(Information shown begins)
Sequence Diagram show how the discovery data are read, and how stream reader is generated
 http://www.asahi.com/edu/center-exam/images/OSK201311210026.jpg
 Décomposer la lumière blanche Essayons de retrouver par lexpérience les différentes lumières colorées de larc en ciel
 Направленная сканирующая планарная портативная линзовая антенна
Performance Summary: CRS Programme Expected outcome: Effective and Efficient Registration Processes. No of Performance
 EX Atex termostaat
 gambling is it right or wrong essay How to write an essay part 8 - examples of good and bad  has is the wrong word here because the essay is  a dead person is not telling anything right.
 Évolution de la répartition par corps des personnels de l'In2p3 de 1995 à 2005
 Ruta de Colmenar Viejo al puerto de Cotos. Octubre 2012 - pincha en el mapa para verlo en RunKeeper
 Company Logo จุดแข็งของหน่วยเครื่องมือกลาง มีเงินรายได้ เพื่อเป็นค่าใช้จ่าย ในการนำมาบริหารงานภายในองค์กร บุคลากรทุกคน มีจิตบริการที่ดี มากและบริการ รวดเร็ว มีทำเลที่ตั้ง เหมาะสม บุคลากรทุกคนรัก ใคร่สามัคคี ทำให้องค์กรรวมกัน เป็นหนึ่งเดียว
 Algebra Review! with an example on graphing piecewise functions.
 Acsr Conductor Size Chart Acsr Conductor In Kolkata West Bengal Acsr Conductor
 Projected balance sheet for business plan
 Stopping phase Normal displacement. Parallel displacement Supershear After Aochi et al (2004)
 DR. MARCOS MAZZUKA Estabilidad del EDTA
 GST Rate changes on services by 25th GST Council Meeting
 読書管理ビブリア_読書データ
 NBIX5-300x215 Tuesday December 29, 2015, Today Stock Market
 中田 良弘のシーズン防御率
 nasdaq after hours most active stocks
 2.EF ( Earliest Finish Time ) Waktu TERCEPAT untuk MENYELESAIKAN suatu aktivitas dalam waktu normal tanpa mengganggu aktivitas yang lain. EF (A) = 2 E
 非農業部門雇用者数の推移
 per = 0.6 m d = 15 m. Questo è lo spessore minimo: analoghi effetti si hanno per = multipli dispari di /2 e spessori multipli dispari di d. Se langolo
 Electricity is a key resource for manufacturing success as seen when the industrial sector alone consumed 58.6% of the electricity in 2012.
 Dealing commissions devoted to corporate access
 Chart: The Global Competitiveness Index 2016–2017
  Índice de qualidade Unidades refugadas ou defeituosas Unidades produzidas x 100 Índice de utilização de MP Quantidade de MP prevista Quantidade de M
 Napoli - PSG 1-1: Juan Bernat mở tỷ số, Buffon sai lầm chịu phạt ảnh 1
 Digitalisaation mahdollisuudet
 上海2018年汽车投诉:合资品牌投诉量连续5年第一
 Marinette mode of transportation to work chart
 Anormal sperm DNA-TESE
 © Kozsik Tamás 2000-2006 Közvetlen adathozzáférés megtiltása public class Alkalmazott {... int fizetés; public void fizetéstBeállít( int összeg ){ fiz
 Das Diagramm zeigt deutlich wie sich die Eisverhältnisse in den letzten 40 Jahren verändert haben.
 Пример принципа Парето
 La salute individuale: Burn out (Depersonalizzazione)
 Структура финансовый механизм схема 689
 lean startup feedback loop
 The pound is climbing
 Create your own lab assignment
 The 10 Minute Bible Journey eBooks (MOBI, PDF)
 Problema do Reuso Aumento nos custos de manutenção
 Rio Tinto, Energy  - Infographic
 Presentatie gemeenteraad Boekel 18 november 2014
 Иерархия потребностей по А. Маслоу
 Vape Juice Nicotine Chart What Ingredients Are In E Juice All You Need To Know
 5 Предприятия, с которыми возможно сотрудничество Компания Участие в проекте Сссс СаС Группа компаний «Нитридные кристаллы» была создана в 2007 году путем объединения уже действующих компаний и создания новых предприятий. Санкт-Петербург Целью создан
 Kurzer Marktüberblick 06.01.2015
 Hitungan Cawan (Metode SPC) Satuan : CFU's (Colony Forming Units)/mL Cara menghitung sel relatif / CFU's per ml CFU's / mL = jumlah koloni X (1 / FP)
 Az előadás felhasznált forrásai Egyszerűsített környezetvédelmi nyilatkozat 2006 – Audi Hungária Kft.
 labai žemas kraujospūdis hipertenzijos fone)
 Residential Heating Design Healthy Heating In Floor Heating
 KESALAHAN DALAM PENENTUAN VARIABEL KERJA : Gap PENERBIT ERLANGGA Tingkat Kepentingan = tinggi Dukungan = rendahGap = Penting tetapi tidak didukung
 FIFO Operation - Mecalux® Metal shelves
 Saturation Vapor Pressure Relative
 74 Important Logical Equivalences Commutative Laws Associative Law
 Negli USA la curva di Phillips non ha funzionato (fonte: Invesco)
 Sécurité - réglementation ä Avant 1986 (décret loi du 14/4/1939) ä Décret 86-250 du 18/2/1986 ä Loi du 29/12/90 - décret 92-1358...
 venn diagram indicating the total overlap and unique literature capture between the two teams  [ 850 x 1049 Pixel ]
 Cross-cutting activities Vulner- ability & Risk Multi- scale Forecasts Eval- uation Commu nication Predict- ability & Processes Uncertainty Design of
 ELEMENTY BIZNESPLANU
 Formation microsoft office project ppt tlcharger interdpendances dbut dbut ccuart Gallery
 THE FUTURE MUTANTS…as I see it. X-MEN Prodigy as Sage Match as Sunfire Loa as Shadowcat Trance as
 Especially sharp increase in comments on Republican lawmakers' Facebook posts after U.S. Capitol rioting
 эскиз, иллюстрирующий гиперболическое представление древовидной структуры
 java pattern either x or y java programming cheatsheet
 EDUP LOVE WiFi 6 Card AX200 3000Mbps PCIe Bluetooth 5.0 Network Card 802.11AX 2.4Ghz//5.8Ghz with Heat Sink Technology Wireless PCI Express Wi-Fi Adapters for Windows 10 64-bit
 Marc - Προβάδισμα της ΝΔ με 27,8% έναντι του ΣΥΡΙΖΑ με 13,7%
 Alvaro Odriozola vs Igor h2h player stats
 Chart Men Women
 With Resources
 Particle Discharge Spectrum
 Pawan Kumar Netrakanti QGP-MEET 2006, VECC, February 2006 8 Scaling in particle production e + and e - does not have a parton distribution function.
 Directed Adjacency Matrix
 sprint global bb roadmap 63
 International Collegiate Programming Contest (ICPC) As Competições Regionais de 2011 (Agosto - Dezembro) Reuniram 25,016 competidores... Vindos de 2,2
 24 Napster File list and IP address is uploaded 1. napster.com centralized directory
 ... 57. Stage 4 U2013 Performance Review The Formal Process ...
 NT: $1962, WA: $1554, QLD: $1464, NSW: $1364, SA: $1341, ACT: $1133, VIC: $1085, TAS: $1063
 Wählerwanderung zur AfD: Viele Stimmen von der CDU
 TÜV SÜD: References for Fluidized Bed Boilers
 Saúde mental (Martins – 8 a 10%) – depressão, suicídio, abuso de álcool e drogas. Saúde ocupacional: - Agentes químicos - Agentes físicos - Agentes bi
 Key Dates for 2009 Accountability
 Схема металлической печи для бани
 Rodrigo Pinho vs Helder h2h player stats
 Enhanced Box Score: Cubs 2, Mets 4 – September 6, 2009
(Information shown ends)
● **Task brief**:
Make an exact copy of the listing shown above.

● **Reply to the task**:
Sequence Diagram show how the discovery data are read, and how stream reader is generated
 http://www.asahi.com/edu/center-exam/images/OSK201311210026.jpg
 Décomposer la lumière blanche Essayons de retrouver par lexpérience les différentes lumières colorées de larc en ciel
 Направленная сканирующая планарная портативная линзовая антенна
Performance Summary: CRS Programme Expected outcome: Effective and Efficient Registration Processes. No of Performance
 EX Atex termostaat
 gambling is it right or wrong essay How to write an essay part 8 - examples of good and bad  has is the wrong word here because the essay is  a dead person is not telling anything right.
 Évolution de la répartition par corps des personnels de l'In2p3 de 1995 à 2005
 Ruta de Colmenar Viejo al puerto de Cotos. Octubre 2012 - pincha en el mapa para verlo en RunKeeper
 Company Logo จุดแข็งของหน่วยเครื่องมือกลาง มีเงินรายได้ เพื่อเป็นค่าใช้จ่าย ในการนำมาบริหารงานภายในองค์กร บุคลากรทุกคน มีจิตบริการที่ดี มากและบริการ รวดเร็ว มีทำเลที่ตั้ง เหมาะสม บุคลากรทุกคนรัก ใคร่สามัคคี ทำให้องค์กรรวมกัน เป็นหนึ่งเดียว
 Algebra Review! with an example on graphing piecewise functions.
 Acsr Conductor Size Chart Acsr Conductor In Kolkata West Bengal Acsr Conductor
 Projected balance sheet for business plan
 Stopping phase Normal displacement. Parallel displacement Supershear After Aochi et al (2004)
 DR. MARCOS MAZZUKA Estabilidad del EDTA
 GST Rate changes on services by 25th GST Council Meeting
 読書管理ビブリア_読書データ
 NBIX5-300x215 Tuesday December 29, 2015, Today Stock Market
 中田 良弘のシーズン防御率
 nasdaq after hours most active stocks
 2.EF ( Earliest Finish Time ) Waktu TERCEPAT untuk MENYELESAIKAN suatu aktivitas dalam waktu normal tanpa mengganggu aktivitas yang lain. EF (A) = 2 E
 非農業部門雇用者数の推移
 per = 0.6 m d = 15 m. Questo è lo spessore minimo: analoghi effetti si hanno per = multipli dispari di /2 e spessori multipli dispari di d. Se langolo
 Electricity is a key resource for manufacturing success as seen when the industrial sector alone consumed 58.6% of the electricity in 2012.
 Dealing commissions devoted to corporate access
 Chart: The Global Competitiveness Index 2016–2017
  Índice de qualidade Unidades refugadas ou defeituosas Unidades produzidas x 100 Índice de utilização de MP Quantidade de MP prevista Quantidade de M
 Napoli - PSG 1-1: Juan Bernat mở tỷ số, Buffon sai lầm chịu phạt ảnh 1
 Digitalisaation mahdollisuudet
 上海2018年汽车投诉:合资品牌投诉量连续5年第一
 Marinette mode of transportation to work chart
 Anormal sperm DNA-TESE
 © Kozsik Tamás 2000-2006 Közvetlen adathozzáférés megtiltása public class Alkalmazott {... int fizetés; public void fizetéstBeállít( int összeg ){ fiz
 Das Diagramm zeigt deutlich wie sich die Eisverhältnisse in den letzten 40 Jahren verändert haben.
 Пример принципа Парето
 La salute individuale: Burn out (Depersonalizzazione)
 Структура финансовый механизм схема 689
 lean startup feedback loop
 The pound is climbing
 Create your own lab assignment
 The 10 Minute Bible Journey eBooks (MOBI, PDF)
 Problema do Reuso Aumento nos custos de manutenção
 Rio Tinto, Energy  - Infographic
 Presentatie gemeenteraad Boekel 18 november 2014
 Иерархия потребностей по А. Маслоу
 Vape Juice Nicotine Chart What Ingredients Are In E Juice All You Need To Know
 5 Предприятия, с которыми возможно сотрудничество Компания Участие в проекте Сссс СаС Группа компаний «Нитридные кристаллы» была создана в 2007 году путем объединения уже действующих компаний и создания новых предприятий. Санкт-Петербург Целью создан
 Kurzer Marktüberblick 06.01.2015
 Hitungan Cawan (Metode SPC) Satuan : CFU's (Colony Forming Units)/mL Cara menghitung sel relatif / CFU's per ml CFU's / mL = jumlah koloni X (1 / FP)
 Az előadás felhasznált forrásai Egyszerűsített környezetvédelmi nyilatkozat 2006 – Audi Hungária Kft.
 labai žemas kraujospūdis hipertenzijos fone)
 Residential Heating Design Healthy Heating In Floor Heating
 KESALAHAN DALAM PENENTUAN VARIABEL KERJA : Gap PENERBIT ERLANGGA Tingkat Kepentingan = tinggi Dukungan = rendahGap = Penting tetapi tidak didukung
 FIFO Operation - Mecalux® Metal shelves
 Saturation Vapor Pressure Relative
 74 Important Logical Equivalences Commutative Laws Associative Law
 Negli USA la curva di Phillips non ha funzionato (fonte: Invesco)
 Sécurité - réglementation ä Avant 1986 (décret loi du 14/4/1939) ä Décret 86-250 du 18/2/1986 ä Loi du 29/12/90 - décret 92-1358...
 venn diagram indicating the total overlap and unique literature capture between the two teams  [ 850 x 1049 Pixel ]
 Cross-cutting activities Vulner- ability & Risk Multi- scale Forecasts Eval- uation Commu nication Predict- ability & Processes Uncertainty Design of
 ELEMENTY BIZNESPLANU
 Formation microsoft office project ppt tlcharger interdpendances dbut dbut ccuart Gallery
 THE FUTURE MUTANTS…as I see it. X-MEN Prodigy as Sage Match as Sunfire Loa as Shadowcat Trance as
 Especially sharp increase in comments on Republican lawmakers' Facebook posts after U.S. Capitol rioting
 эскиз, иллюстрирующий гиперболическое представление древовидной структуры
 java pattern either x or y java programming cheatsheet
 EDUP LOVE WiFi 6 Card AX200 3000Mbps PCIe Bluetooth 5.0 Network Card 802.11AX 2.4Ghz//5.8Ghz with Heat Sink Technology Wireless PCI Express Wi-Fi Adapters for Windows 10 64-bit
 Marc - Προβάδισμα της ΝΔ με 27,8% έναντι του ΣΥΡΙΖΑ με 13,7%
 Alvaro Odriozola vs Igor h2h player stats
 Chart Men Women
 With Resources
 Particle Discharge Spectrum
 Pawan Kumar Netrakanti QGP-MEET 2006, VECC, February 2006 8 Scaling in particle production e + and e - does not have a parton distribution function.
 Directed Adjacency Matrix
 sprint global bb roadmap 63
 International Collegiate Programming Contest (ICPC) As Competições Regionais de 2011 (Agosto - Dezembro) Reuniram 25,016 competidores... Vindos de 2,2
 24 Napster File list and IP address is uploaded 1. napster.com centralized directory
 ... 57. Stage 4 U2013 Performance Review The Formal Process ...
 NT: $1962, WA: $1554, QLD: $1464, NSW: $1364, SA: $1341, ACT: $1133, VIC: $1085, TAS: $1063
 Wählerwanderung zur AfD: Viele Stimmen von der CDU
 TÜV SÜD: References for Fluidized Bed Boilers
 Saúde mental (Martins – 8 a 10%) – depressão, suicídio, abuso de álcool e drogas. Saúde ocupacional: - Agentes químicos - Agentes físicos - Agentes bi
 Key Dates for 2009 Accountability
 Схема металлической печи для бани
 Rodrigo Pinho vs Helder h2h player stats
 Enhanced Box Score: Cubs 2, Mets 4 – September 6, 2009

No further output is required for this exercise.